Will it pass? Unlike the first version of the Senate bill, this one does not give a very large tax-cut to those who have the most expensive insurance plans. That softens one line of criticism, that the original bill was a tax cut disguised as a health reform. It also gives the Senate majority leader, Mitch McConnell, money to bring over wavering senators with funding for things they are particularly concerned about (for example, the bill contains money for treating the opioid epidemic, which is killing an American every 15 minutes). Three “no” votes would stop it in its tracks. There are two already, Rand Paul of Kentucky and Susan Collins of Maine. But senators who have campaigned for years to repeal Obamacare are now being given the chance to vote for something that would mean less regulation of the insurance market and allow states more leeway to do as they please. I think it’s 50:50 whether the bill, or something like it, becomes law.

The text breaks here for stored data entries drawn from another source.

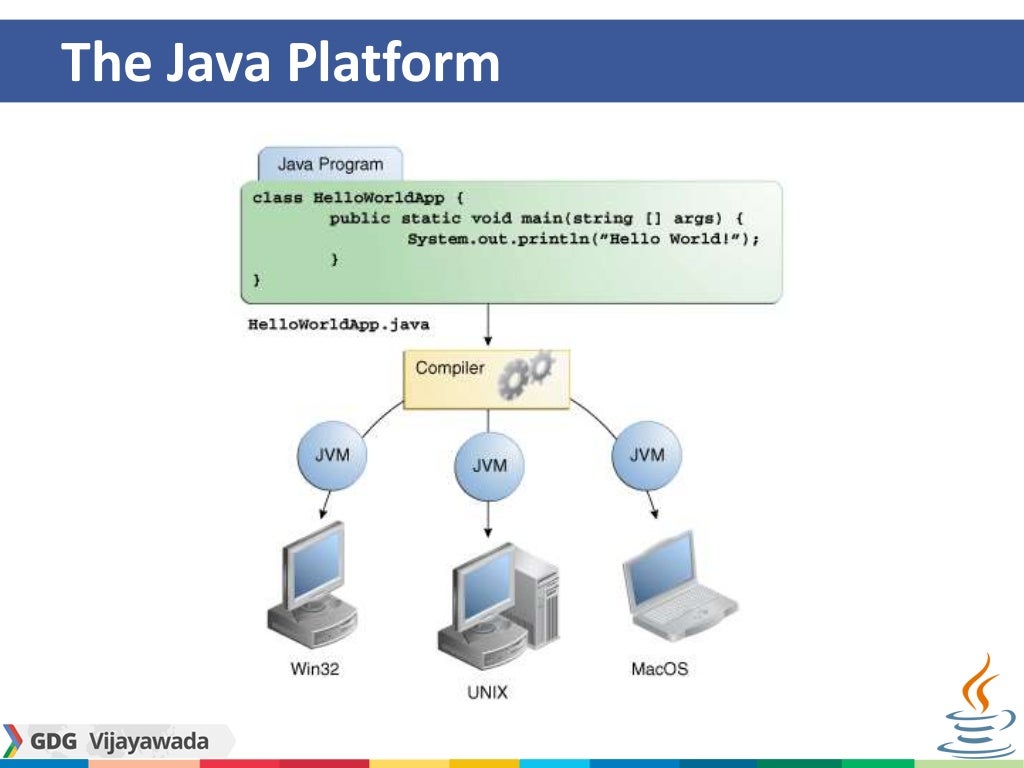 The Java Platform

Java Program

class HelloWorldApp {
public static void main(string [] args) {
System.out.println("Hello World!");
}
}

HelloWorldApp.java

Compiler

JVM

JVM

JVM

Win32

UNIX

MacOS

GDG Vijayawada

它会通过吗?与第一个版本的参议院法案不同,这个法案没有给那些拥有最昂贵保险计划的人减税。这是一种温和的批评,最初的法案是一种伪装成医疗改革的减税政策。它还为参议院多数党领袖米奇·麦康奈尔(Mitch McConnell)提供资金,为那些犹豫不决的参议员们提供资金,为他们特别担心的事情提供资金(例如,该法案包括用于治疗阿片类药物流行的资金,即每15分钟杀死一名美国人)。三个“否决”选票将阻止它的发展。已经有两个人否决,包括肯塔基州的兰德·保罗和缅因州的苏珊·柯林斯。但是,那些为废除奥巴马医改而奔走多年的参议员们现在有机会投票支持一些可能意味着对保险市场的监管更少的事情,并允许各州有更多的余地来做他们想做的事情。我认为是50:50,这个法案或者类似的法案会成为法律。